Jolene closed her eyes. David was being too ugly for her to look at him. But with her lids shut all she could see was Rachel's face. She could imagine the corners of Rachel's lips turning down in disappointment, the crease emerging between her brows. Rachel had made that face once before. Jolene was eight, standing in front of her aunt's front door, with everything she owned in a garbage bag beside her. They'd never met, and yet Rachel had smiled big, the gap between her front teeth showing, when she opened the door. Despite Jolene's bare feet, dirty hair, and obvious smell, Rachel had sunk to her knees and opened her arms in welcome. It wasn't until she asked where Leah was, where Jolene's mama was, and Jolene pointed to the empty street, that the corners of Rachel's mouth descended and her brow buckled.
Painfully aware that as her mother's daughter she was predisposed to draw Rachel's disappointment, Jolene had spent the last thirteen years doing everything she could to avoid seeing that look on Rachel's face.
Except staying away from David.
Jolene had been willing to inch closer and closer to Rachel's disapproval, for David. She knew Rachel didn't like him, but had held onto the hope that someday David would prove himself, that Rachel would see what Jolene saw. One day they could all be happy together.
She pulled her fingers out of her mouth and took a deep breath. "I'm pregnant."
He stopped rocking.
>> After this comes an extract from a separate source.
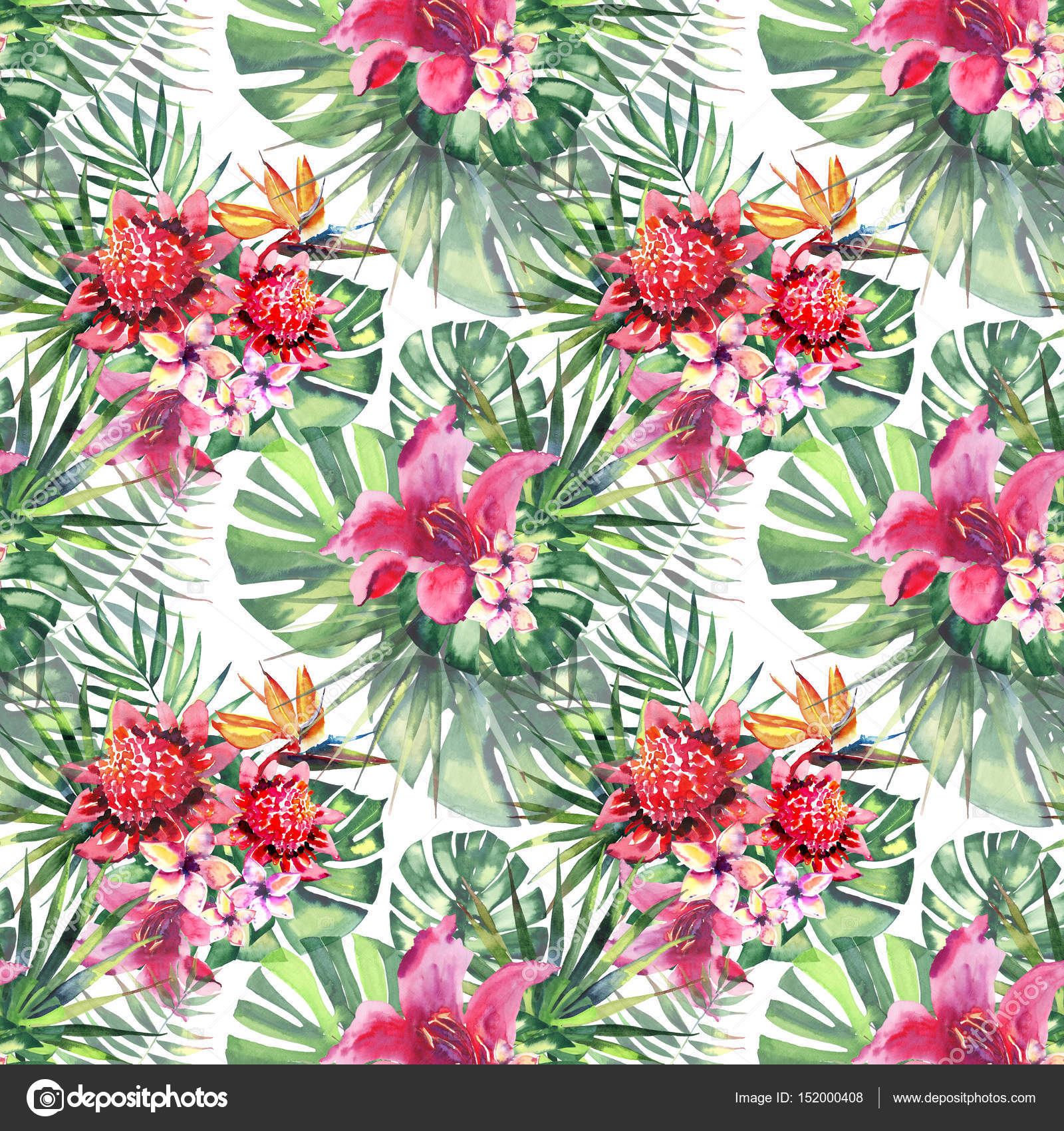Beautiful bright lovely colorful tropical hawaii floral herbal ...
His skin turned grey.
She twisted her mouth to the side. She knew that he wasn't going to be happy. But this reaction was nothing she would have expected.
"You sure?" His voice was higher and quieter than usual.
"Yes," she said, searching his face for a clue.
He started to rock, faster, and stared at the television. "Did you plan this?"
"What?" Jolene couldn't help the snorting noise that came out of her nose.
"This. Is this on purpose?"
"Obviously, this wasn't the plan. You just got that job, and I'm a waitress living with my aunt. No one in their right mind wants this. But we can make the best of it. I love you. I want to be with you. This is our baby. And. don't you want to be with me, too?"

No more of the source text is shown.